### [TASK STATEMENT]
All of the entries below need to be repeated exactly.

Records from a collection
+--
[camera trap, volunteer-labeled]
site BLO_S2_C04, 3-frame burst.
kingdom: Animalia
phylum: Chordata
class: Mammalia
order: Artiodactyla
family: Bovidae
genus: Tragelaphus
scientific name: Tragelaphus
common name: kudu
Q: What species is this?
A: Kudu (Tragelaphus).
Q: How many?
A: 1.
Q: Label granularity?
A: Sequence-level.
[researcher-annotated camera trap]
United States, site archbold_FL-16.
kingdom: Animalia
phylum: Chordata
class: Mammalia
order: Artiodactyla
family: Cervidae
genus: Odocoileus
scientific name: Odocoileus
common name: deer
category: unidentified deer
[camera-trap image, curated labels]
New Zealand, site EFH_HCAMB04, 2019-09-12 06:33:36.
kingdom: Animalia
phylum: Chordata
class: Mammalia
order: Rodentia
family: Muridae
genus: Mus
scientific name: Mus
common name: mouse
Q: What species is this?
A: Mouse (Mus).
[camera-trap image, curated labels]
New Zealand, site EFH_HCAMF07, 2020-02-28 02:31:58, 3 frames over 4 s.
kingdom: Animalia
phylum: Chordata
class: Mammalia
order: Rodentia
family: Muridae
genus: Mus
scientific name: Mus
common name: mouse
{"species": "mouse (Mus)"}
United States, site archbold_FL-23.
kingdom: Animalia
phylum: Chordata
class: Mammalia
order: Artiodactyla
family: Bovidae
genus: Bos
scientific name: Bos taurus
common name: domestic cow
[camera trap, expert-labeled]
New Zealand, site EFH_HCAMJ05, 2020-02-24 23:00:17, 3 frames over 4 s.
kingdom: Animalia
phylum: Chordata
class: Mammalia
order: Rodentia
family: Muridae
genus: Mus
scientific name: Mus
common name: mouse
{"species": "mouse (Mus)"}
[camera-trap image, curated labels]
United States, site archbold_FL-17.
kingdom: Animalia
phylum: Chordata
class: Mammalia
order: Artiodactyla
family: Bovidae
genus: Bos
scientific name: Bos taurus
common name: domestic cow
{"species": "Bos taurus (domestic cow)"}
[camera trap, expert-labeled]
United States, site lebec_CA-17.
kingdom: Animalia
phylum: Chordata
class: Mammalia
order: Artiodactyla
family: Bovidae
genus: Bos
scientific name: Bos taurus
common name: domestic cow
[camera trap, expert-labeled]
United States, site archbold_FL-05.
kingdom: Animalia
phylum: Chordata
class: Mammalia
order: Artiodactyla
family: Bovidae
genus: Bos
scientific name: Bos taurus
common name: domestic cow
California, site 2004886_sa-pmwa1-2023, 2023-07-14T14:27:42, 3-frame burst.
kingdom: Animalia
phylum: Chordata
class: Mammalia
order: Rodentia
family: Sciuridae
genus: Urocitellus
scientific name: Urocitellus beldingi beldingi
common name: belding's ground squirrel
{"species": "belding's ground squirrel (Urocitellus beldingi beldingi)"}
+--
### [ANSWER TO THIS TASK]
[camera trap, volunteer-labeled]
site BLO_S2_C04, 3-frame burst.
kingdom: Animalia
phylum: Chordata
class: Mammalia
order: Artiodactyla
family: Bovidae
genus: Tragelaphus
scientific name: Tragelaphus
common name: kudu
Q: What species is this?
A: Kudu (Tragelaphus).
Q: How many?
A: 1.
Q: Label granularity?
A: Sequence-level.
[researcher-annotated camera trap]
United States, site archbold_FL-16.
kingdom: Animalia
phylum: Chordata
class: Mammalia
order: Artiodactyla
family: Cervidae
genus: Odocoileus
scientific name: Odocoileus
common name: deer
category: unidentified deer
[camera-trap image, curated labels]
New Zealand, site EFH_HCAMB04, 2019-09-12 06:33:36.
kingdom: Animalia
phylum: Chordata
class: Mammalia
order: Rodentia
family: Muridae
genus: Mus
scientific name: Mus
common name: mouse
Q: What species is this?
A: Mouse (Mus).
[camera-trap image, curated labels]
New Zealand, site EFH_HCAMF07, 2020-02-28 02:31:58, 3 frames over 4 s.
kingdom: Animalia
phylum: Chordata
class: Mammalia
order: Rodentia
family: Muridae
genus: Mus
scientific name: Mus
common name: mouse
{"species": "mouse (Mus)"}
United States, site archbold_FL-23.
kingdom: Animalia
phylum: Chordata
class: Mammalia
order: Artiodactyla
family: Bovidae
genus: Bos
scientific name: Bos taurus
common name: domestic cow
[camera trap, expert-labeled]
New Zealand, site EFH_HCAMJ05, 2020-02-24 23:00:17, 3 frames over 4 s.
kingdom: Animalia
phylum: Chordata
class: Mammalia
order: Rodentia
family: Muridae
genus: Mus
scientific name: Mus
common name: mouse
{"species": "mouse (Mus)"}
[camera-trap image, curated labels]
United States, site archbold_FL-17.
kingdom: Animalia
phylum: Chordata
class: Mammalia
order: Artiodactyla
family: Bovidae
genus: Bos
scientific name: Bos taurus
common name: domestic cow
{"species": "Bos taurus (domestic cow)"}
[camera trap, expert-labeled]
United States, site lebec_CA-17.
kingdom: Animalia
phylum: Chordata
class: Mammalia
order: Artiodactyla
family: Bovidae
genus: Bos
scientific name: Bos taurus
common name: domestic cow
[camera trap, expert-labeled]
United States, site archbold_FL-05.
kingdom: Animalia
phylum: Chordata
class: Mammalia
order: Artiodactyla
family: Bovidae
genus: Bos
scientific name: Bos taurus
common name: domestic cow
California, site 2004886_sa-pmwa1-2023, 2023-07-14T14:27:42, 3-frame burst.
kingdom: Animalia
phylum: Chordata
class: Mammalia
order: Rodentia
family: Sciuridae
genus: Urocitellus
scientific name: Urocitellus beldingi beldingi
common name: belding's ground squirrel
{"species": "belding's ground squirrel (Urocitellus beldingi beldingi)"}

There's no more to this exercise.